TEXT BLOCK:
Picture of Nancy Ross
Nancy Ross
Nancy Ross is an associate professor Utah Tech University, where she has been teaching for 16 years. Her Ph D is in art history, but her current research focuses on the history and sociology of religion. She recently co-edited a book with Sara K.S. Hanks titled "Where We Must Stand: Ten Years of Feminist Mormon Housewives" (2018) and has just co-edited “Shades of Becoming: Poems of Transition” with Kristen R. Shill. She is an ordained elder in Community of Christ and pastor of the Southern Utah congregation and works for the Pacific Southwest International Mission Center as an Emerging Church Practitioner.

Covenants: The Stuff of Dreams and Nightmares

Covenants: The Stuff of Dreams and Nightmares
Image of the Salt Lake City temple. Photo by Scott Catron.

I have been thinking and writing about temple covenants during the past few weeks. I am writing a paper for an upcoming Mormon Studies conference and am in the middle of cataloging the changes to the Law of Obedience covenant over the last hundred years. My feelings have alternated between catharsis and anger.

One of the things that I’m finding is that the language for the Law of Obedience covenant that women make, including the things that are promised to them, are made increasingly unclear with each successive language change. Melyngoch’s discussion of the word “hearken” on the Zelophehad’s Daughters blog  illustrates some of this problem. This has left me feeling that the authors of these changes never intended to alter the meaning of the covenant, only the language that was used to make the covenant. This has made patriarchal temple covenants easier for some LDS women to accept but more difficult for some to understand and see clearly.

ENTRIES SHOWN:
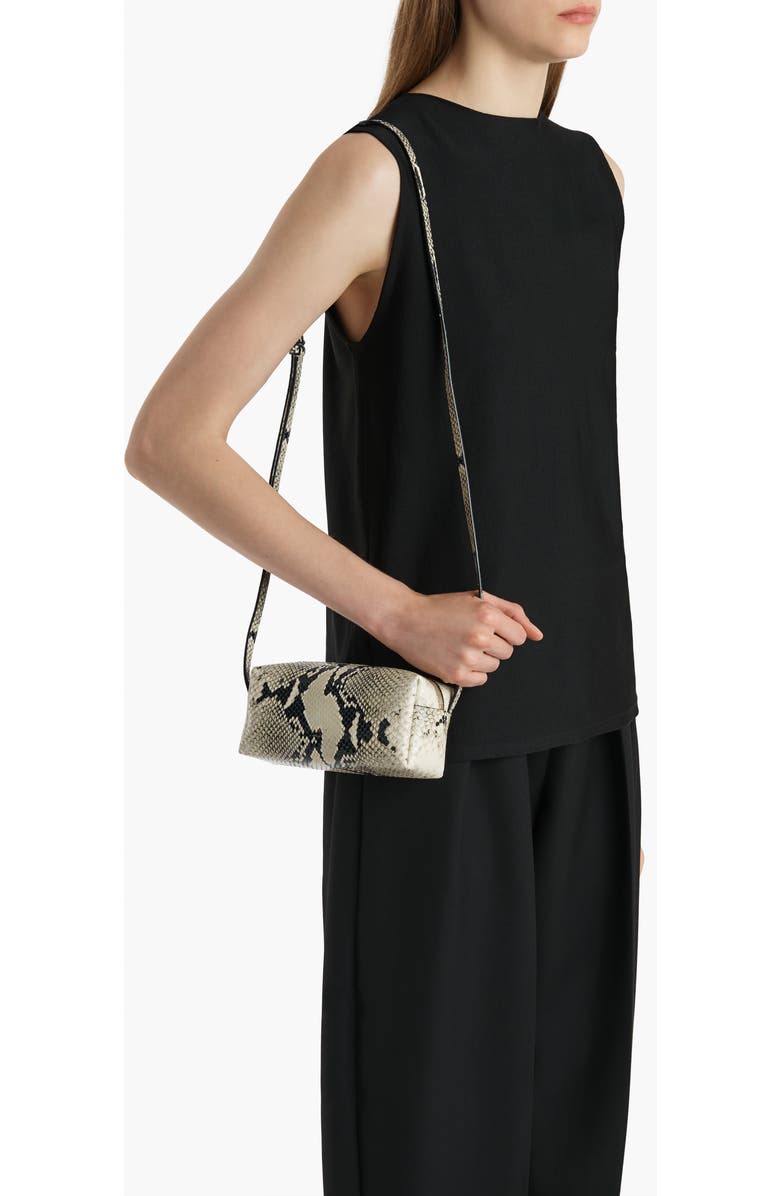 Khaite Mini Kye Snakeskin Embossed Leather Crossbody Bag, Alternate, color, Natural 121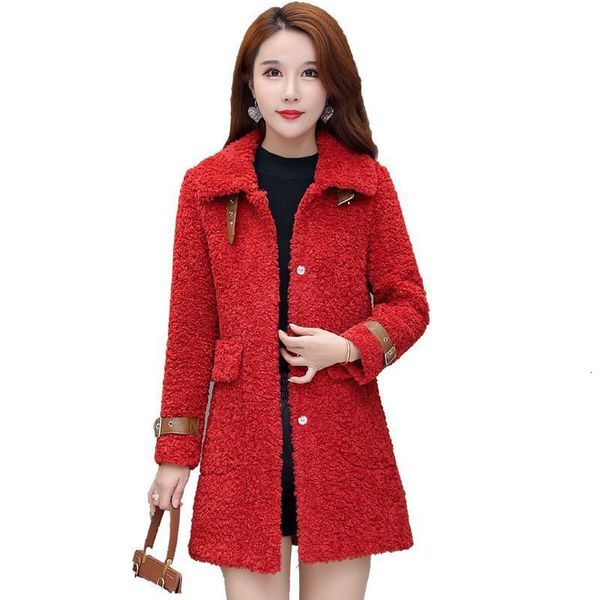women's wool & blends women imitation lamb en coat female autumn winter overcoat femme korean version loose jacket plus size a ewvn, Black
women's wool & blends women imitation lamb en coat female autumn winter overcoat femme korean version loose jacket plus size a ewvn, Black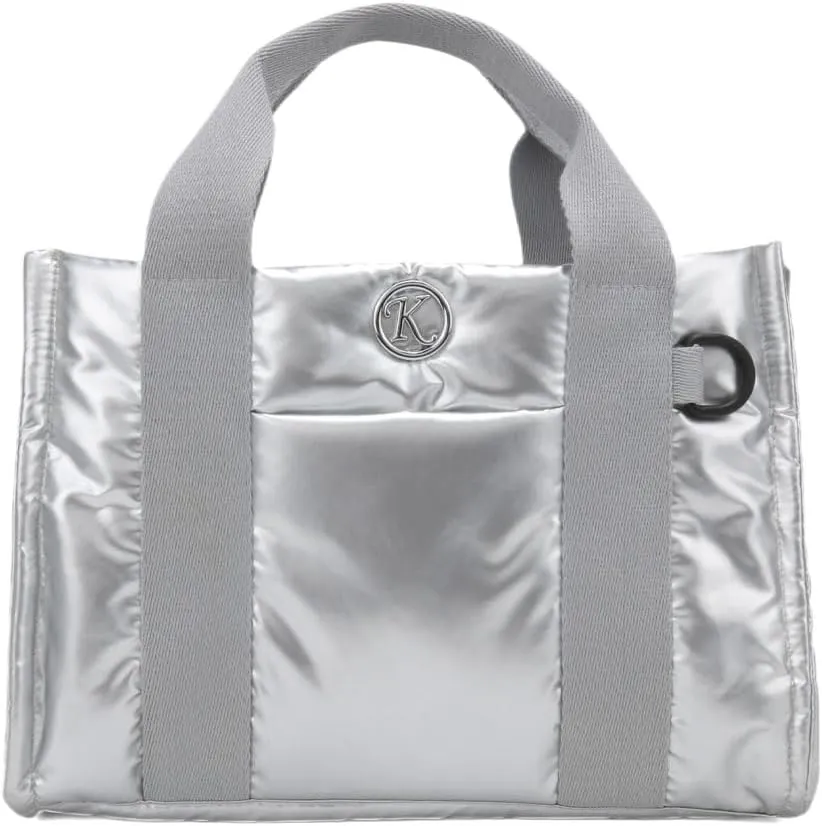 Puffer Tote Bag for Women Quilted Crossbody Bag Puffy Shoulder Handbag Lightweight Trendy Puffer Purse for Work Travel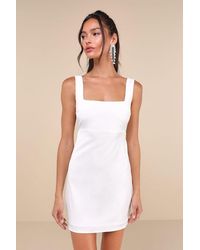 got the love emerald green satin square neck mini dress Givenchy - Sliced Mini Dress in Satin - Green - Silk - Women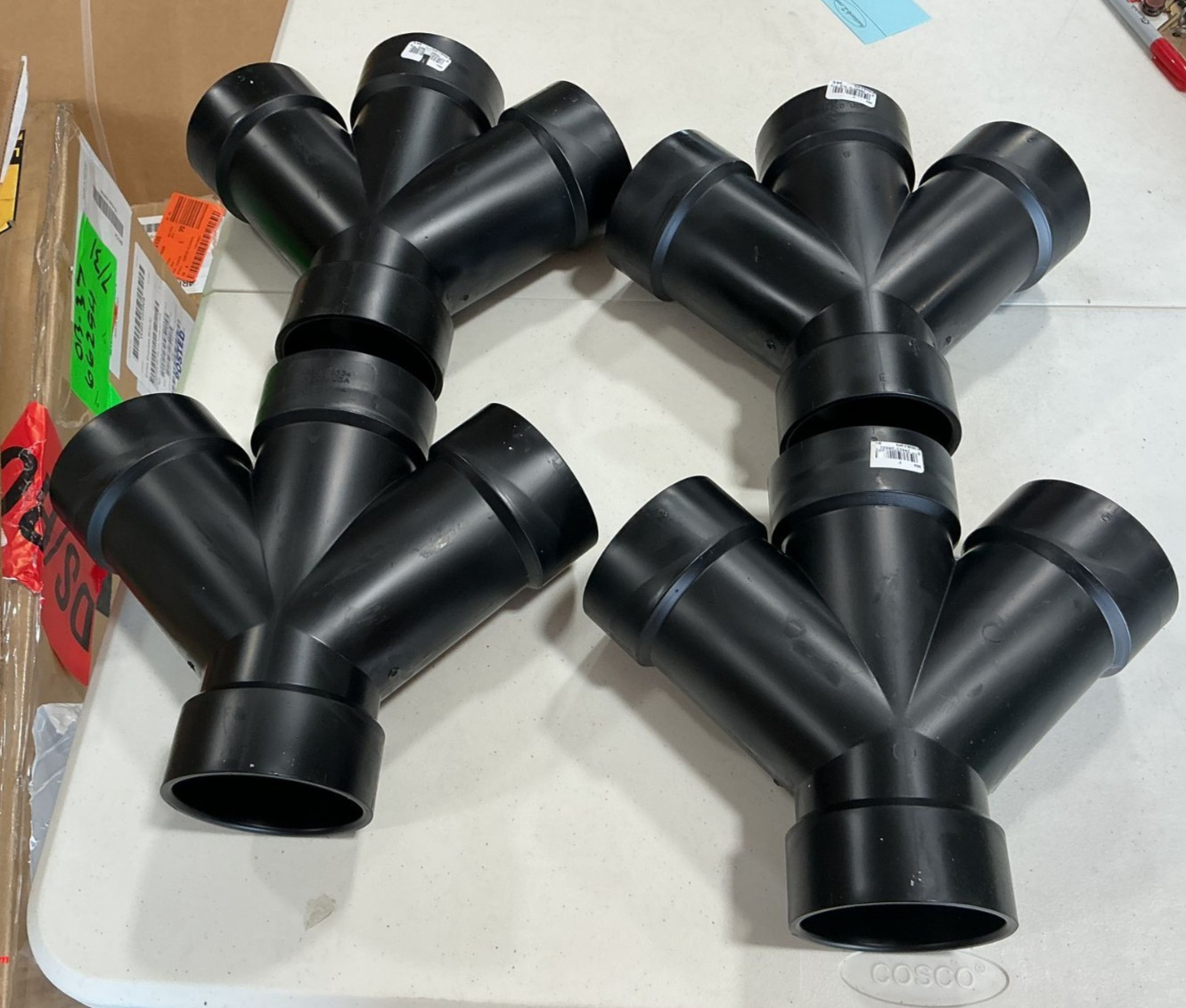 Nibco 3 in. ABS DWV All Hub Double Wye - 4 Pack - Nibco 3 in. ABS DWV All Hub Double Wye - 4 Pack -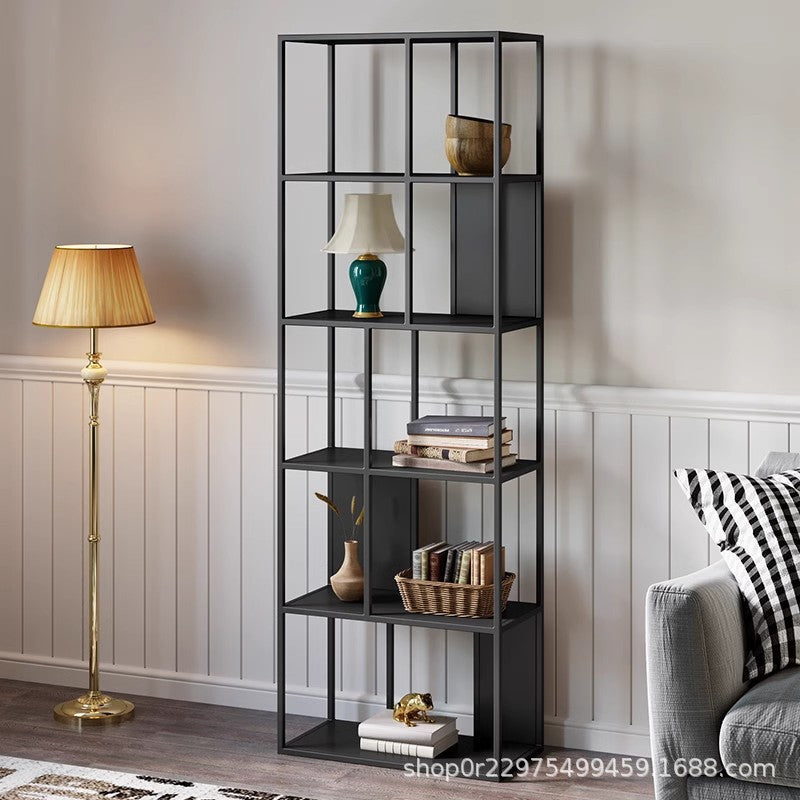American wrought iron partition shelf bookshelf floor-to-ceiling multi-layer storage design is suitable for living rooms and offices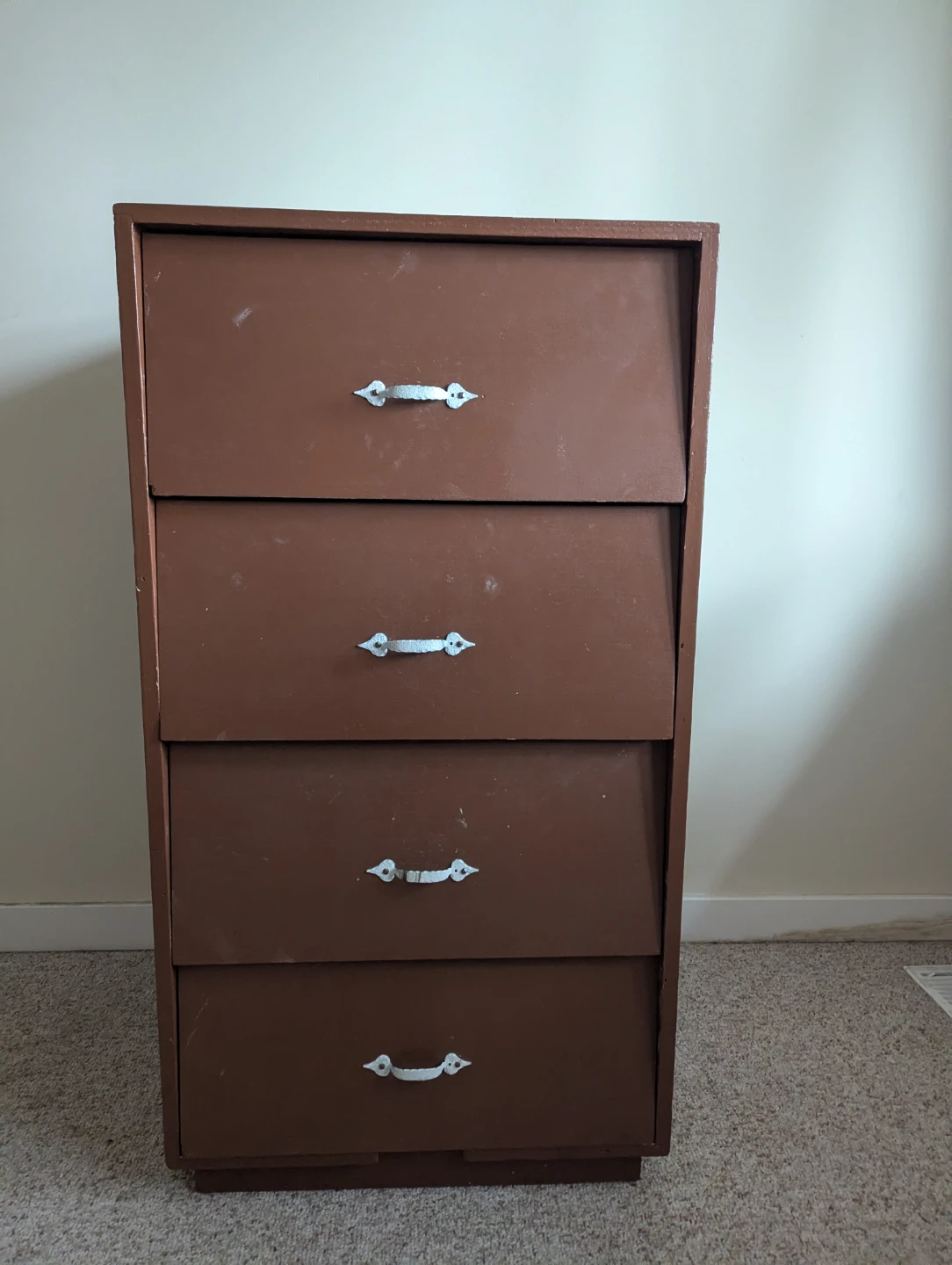 Brown 4-Drawer Dresser
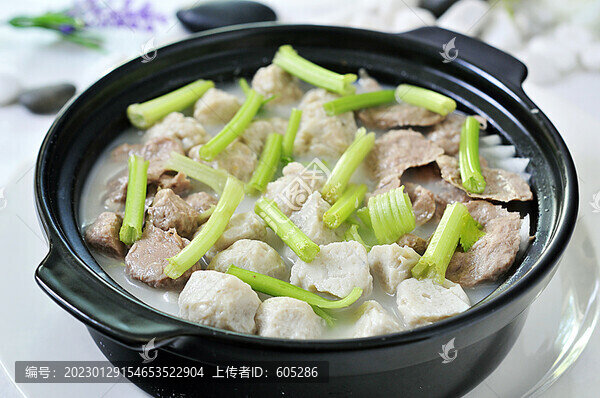 蘿卜絲煮四寶丸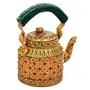 Kaushalam Decorative Tea Kettle Tea Coffee Kettle Indian Teapot Traditional Kitchen Gift For Wife 750 ml, 2 image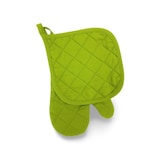 thumbnail of Ensemble gant de cuisine + manique rembourrés, vert, 100% coton
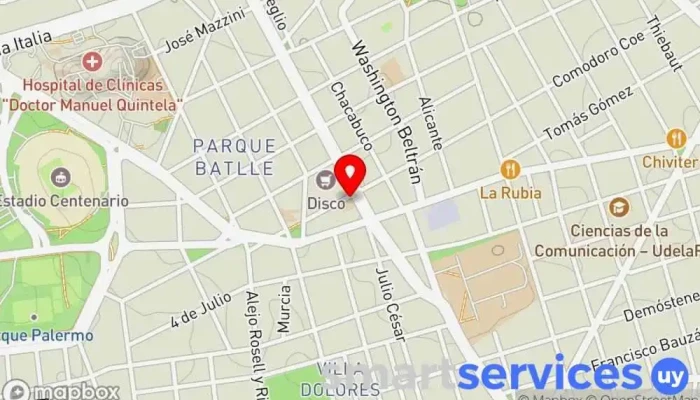 mapa de Escuela N°120 Manuel Belgrano Escuela en Montevideo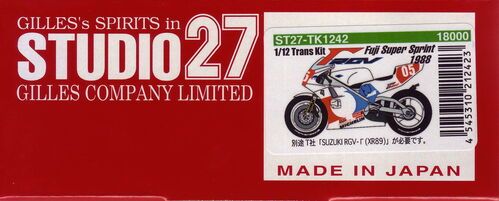 1:12 Suzuki RGV Fuji Super Sprint 1988 - Trans Kit (for Tamiya Kits)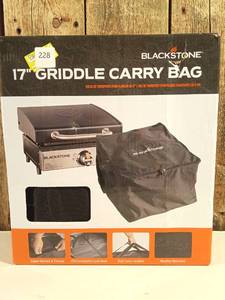 lot 228 image: Blackstone 17 Griddle Carry Bag Cover - Black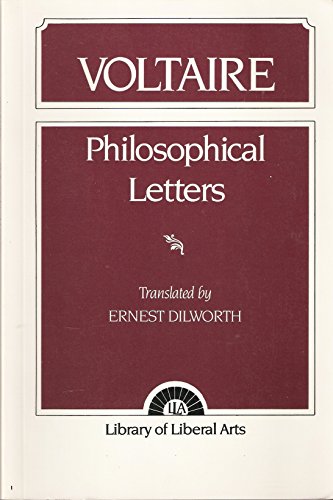9780023306105: Philosophical Letters: Voltaire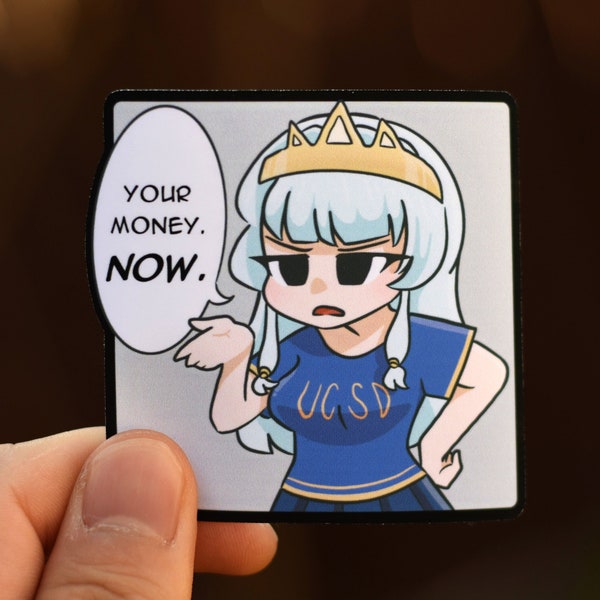 UCSD Triton-chan "Tuition" Sticker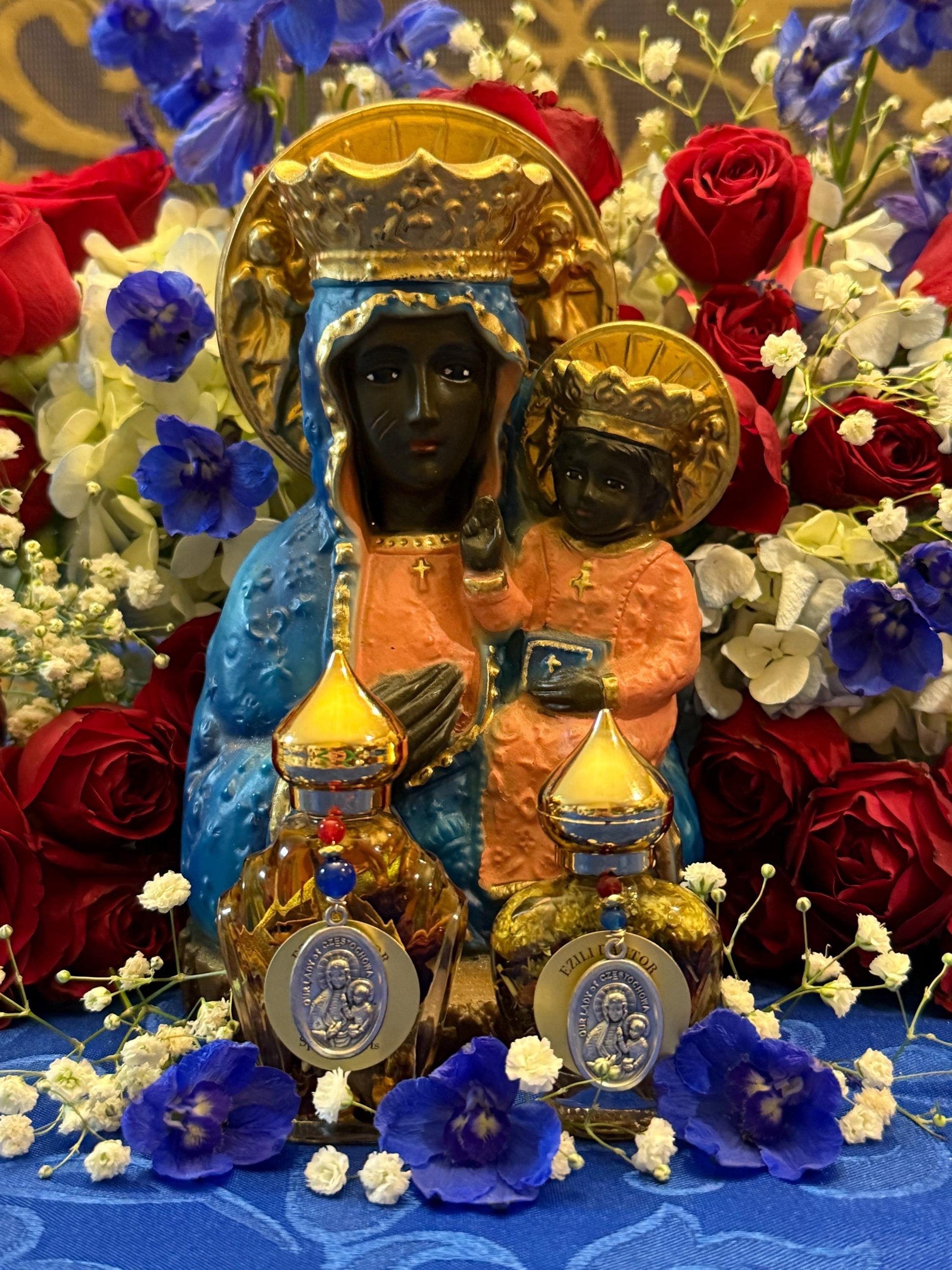 Ezili Danto Oil + Protection + Justice + Domination + Medal Blessed by Pope + Zilí Dantó + Erzulie Dantor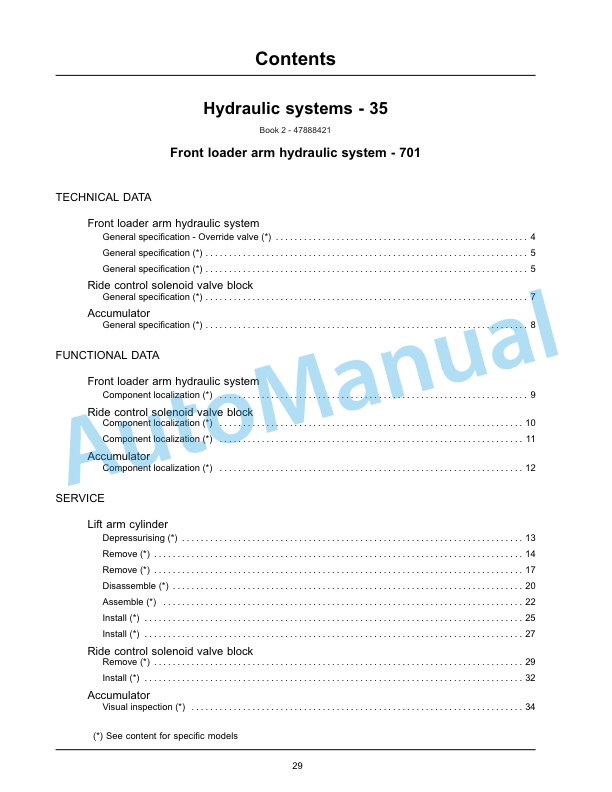 New Holland L221, L228 Tier 4B Final 200 Series Skid Steer Loader - C227, C232 Tier 4B Final 200 Series Compact Track Loader Service Manual 47888427 3 New Holland L221, L228 Tier 4B Final 200 Series Skid Steer Loader - C227, C232 Tier 4B Final 200 Series Compact Track Loader Service Manual 47888427-3
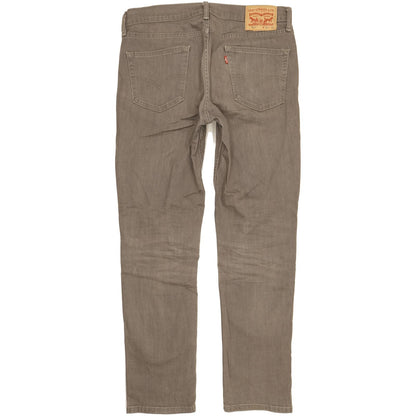 Levi's 511 Men Grey Straight Slim Stretch Jeans W34 L32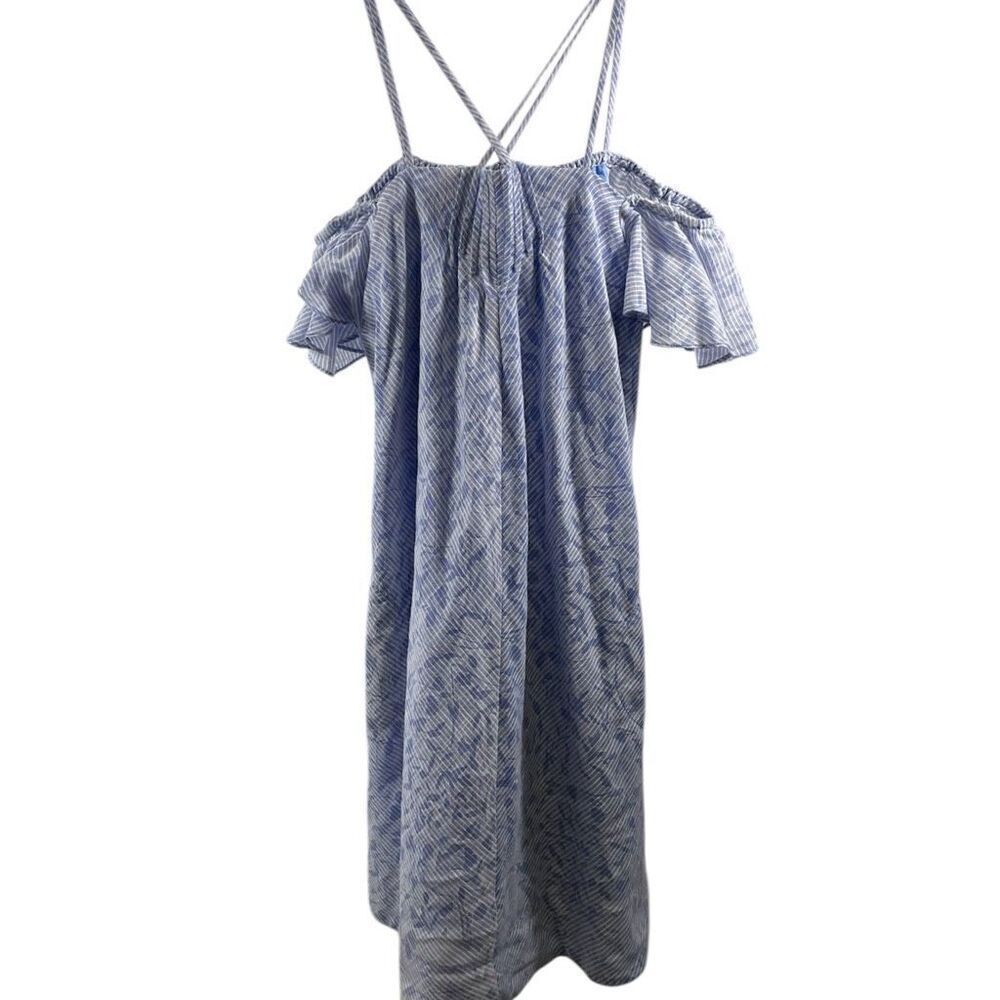 Anthropologie HD in Paris Blue Striped Dress Size XS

QUESTIONS ON THE MATERIAL:
**1)** According to the covenants post, how many years has Nancy Ross been teaching at Utah Tech University?
**2)** Copy from the covenants post the passage that begins at the words "Picture of Nancy" and ends after "Emerging Church Practitioner.".

SOLUTIONS TO THE PROBLEMS:
**1)** 16 years

**2)**
Picture of Nancy Ross
Nancy Ross
Nancy Ross is an associate professor Utah Tech University, where she has been teaching for 16 years. Her Ph D is in art history, but her current research focuses on the history and sociology of religion. She recently co-edited a book with Sara K.S. Hanks titled "Where We Must Stand: Ten Years of Feminist Mormon Housewives" (2018) and has just co-edited “Shades of Becoming: Poems of Transition” with Kristen R. Shill. She is an ordained elder in Community of Christ and pastor of the Southern Utah congregation and works for the Pacific Southwest International Mission Center as an Emerging Church Practitioner.